[Source document]
* Begin *

French law permits only qualified ski-guides to be paid for teaching, leading or guiding skiers on a mountain, ostensibly for safety reasons; and although Le Ski protested that its rep was doing no more than showing guests around the pistes, a court in Albertville decided in February 2013 that the law had been breached.

Le Ski's managing director, Nick Morgan, was fined €15,000. Since then an appeal to a court in Chambéry has been rejected; and Morgan does not expect a different outcome at a further hearing at the Supreme Court in Paris, because that court's remit is to examine only legal issues, not evidence.

* End *

[Stored records]
* Begin *

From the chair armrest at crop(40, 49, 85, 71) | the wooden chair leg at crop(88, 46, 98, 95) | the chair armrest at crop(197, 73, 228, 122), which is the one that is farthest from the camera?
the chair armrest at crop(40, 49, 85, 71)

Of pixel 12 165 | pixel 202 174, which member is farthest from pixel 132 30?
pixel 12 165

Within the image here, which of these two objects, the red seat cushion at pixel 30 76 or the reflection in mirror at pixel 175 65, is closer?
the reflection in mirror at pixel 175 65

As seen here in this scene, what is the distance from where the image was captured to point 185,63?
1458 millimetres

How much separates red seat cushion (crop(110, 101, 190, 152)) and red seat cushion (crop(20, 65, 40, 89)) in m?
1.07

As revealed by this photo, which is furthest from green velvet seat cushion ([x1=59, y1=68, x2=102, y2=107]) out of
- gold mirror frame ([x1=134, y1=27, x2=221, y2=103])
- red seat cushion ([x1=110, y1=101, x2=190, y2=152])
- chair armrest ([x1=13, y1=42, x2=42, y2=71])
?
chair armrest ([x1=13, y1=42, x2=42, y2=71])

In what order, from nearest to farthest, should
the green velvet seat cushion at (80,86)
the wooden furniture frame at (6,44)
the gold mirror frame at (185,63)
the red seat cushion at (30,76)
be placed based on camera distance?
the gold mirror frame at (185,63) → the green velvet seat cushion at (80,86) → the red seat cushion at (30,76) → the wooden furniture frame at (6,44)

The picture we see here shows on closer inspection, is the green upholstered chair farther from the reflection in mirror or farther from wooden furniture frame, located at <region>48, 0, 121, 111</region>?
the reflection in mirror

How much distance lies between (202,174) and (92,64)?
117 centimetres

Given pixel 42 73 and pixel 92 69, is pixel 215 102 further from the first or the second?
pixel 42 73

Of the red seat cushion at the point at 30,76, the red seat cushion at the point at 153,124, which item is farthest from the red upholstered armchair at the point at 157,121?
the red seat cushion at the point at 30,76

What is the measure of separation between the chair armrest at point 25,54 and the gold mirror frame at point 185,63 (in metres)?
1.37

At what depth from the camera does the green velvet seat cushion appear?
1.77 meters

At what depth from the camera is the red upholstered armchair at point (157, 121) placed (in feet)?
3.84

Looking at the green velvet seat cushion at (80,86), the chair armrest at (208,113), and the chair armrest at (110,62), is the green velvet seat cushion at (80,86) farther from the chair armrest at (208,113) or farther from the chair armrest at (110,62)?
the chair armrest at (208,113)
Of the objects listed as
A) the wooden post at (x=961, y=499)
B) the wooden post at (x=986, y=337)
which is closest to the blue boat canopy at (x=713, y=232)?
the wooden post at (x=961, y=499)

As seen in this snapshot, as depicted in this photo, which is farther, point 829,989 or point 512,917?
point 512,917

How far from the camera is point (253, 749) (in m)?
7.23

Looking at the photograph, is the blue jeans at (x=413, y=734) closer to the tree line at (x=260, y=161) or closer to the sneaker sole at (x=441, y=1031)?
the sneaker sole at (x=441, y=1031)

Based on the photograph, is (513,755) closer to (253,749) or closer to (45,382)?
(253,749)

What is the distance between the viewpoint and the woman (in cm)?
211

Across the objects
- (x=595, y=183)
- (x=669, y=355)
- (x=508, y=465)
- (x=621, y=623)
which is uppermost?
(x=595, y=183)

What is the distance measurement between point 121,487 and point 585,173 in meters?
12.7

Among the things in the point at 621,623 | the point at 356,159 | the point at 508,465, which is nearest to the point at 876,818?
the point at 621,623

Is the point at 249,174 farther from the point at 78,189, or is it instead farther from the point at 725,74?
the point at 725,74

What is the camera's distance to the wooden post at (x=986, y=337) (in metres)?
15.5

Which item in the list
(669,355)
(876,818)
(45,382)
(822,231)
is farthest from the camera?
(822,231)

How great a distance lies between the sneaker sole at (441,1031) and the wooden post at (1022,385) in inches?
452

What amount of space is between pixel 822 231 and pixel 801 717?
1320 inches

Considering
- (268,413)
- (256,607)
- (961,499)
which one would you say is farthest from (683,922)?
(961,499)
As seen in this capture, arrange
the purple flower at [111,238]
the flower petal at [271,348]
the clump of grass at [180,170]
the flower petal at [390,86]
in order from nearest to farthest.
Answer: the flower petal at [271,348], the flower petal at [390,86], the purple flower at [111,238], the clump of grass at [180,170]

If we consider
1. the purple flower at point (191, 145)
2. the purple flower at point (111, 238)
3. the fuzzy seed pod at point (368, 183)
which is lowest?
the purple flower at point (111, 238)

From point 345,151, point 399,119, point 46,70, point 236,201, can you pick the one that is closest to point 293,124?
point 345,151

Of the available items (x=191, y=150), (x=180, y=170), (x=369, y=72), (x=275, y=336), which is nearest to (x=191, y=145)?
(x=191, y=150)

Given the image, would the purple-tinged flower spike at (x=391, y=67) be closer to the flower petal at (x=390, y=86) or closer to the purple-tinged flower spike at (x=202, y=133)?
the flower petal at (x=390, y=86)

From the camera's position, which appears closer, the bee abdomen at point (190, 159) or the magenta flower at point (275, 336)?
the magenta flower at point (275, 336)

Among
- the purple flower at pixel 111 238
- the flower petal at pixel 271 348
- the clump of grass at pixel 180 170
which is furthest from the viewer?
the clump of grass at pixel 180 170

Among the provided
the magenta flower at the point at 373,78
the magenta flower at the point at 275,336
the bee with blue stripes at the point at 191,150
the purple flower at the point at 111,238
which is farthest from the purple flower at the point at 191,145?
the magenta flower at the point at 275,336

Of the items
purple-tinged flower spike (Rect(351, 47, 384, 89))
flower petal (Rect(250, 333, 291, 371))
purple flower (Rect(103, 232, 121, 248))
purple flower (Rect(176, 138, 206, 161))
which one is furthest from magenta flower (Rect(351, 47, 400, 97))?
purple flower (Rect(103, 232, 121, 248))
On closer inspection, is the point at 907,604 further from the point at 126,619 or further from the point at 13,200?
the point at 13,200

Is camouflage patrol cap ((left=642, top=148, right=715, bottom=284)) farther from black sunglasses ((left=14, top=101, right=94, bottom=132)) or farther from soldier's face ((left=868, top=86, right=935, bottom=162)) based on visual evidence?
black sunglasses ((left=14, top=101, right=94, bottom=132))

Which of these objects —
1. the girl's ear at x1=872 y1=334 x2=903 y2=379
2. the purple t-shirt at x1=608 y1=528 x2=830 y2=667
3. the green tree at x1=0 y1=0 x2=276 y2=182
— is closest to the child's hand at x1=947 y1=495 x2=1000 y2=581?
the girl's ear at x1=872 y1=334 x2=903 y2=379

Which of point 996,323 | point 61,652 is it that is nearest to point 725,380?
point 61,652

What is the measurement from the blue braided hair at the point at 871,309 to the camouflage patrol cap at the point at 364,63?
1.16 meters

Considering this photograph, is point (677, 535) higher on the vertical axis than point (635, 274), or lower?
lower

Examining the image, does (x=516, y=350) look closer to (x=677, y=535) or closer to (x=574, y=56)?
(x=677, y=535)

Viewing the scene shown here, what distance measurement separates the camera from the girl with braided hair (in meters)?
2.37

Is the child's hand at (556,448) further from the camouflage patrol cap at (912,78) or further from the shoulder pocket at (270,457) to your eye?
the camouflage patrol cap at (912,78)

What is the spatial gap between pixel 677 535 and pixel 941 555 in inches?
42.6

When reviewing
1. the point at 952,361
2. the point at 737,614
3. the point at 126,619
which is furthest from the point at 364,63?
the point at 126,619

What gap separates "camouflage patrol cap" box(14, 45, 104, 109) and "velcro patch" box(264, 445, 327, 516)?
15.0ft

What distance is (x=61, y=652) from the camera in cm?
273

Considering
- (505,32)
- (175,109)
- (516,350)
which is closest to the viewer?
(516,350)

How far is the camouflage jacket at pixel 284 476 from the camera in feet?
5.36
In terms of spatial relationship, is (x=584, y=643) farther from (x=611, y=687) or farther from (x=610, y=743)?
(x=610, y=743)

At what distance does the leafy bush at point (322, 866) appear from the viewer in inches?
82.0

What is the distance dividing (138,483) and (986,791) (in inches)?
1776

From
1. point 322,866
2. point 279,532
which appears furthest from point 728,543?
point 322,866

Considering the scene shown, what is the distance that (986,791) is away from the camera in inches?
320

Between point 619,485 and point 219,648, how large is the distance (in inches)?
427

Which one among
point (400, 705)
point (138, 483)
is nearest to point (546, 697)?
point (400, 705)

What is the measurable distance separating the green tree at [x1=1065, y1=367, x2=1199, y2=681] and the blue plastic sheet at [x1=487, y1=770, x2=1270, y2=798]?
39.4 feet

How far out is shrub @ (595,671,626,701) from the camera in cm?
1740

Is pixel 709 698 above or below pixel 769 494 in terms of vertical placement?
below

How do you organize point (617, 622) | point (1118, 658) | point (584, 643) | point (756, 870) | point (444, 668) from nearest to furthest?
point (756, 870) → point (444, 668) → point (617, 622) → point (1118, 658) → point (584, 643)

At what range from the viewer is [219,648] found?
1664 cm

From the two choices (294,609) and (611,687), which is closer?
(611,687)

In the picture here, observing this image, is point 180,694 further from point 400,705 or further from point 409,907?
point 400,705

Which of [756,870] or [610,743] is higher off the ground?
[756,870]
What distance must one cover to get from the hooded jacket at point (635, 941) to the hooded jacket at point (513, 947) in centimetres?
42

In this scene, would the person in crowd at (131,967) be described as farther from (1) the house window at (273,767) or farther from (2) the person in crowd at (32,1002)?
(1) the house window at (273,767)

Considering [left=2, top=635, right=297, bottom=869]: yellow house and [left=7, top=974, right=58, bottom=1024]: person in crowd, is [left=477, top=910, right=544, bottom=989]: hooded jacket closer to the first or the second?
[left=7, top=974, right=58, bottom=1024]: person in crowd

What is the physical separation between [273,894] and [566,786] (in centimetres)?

* End *

[Stated task 1] From the passage on the Le Ski case, reproduce the stretch from "French law permits" through "issues, not evidence.", switching "€15,000" to "€20,000".
[Stated task 2] List every court named in the passage on the Le Ski case, with the place given for each.

[Task answer 1]
French law permits only qualified ski-guides to be paid for teaching, leading or guiding skiers on a mountain, ostensibly for safety reasons; and although Le Ski protested that its rep was doing no more than showing guests around the pistes, a court in Albertville decided in February 2013 that the law had been breached.

Le Ski's managing director, Nick Morgan, was fined €20,000. Since then an appeal to a court in Chambéry has been rejected; and Morgan does not expect a different outcome at a further hearing at the Supreme Court in Paris, because that court's remit is to examine only legal issues, not evidence.

[Task answer 2]
- A court in Albertville
- A court in Chambéry
- The Supreme Court in Paris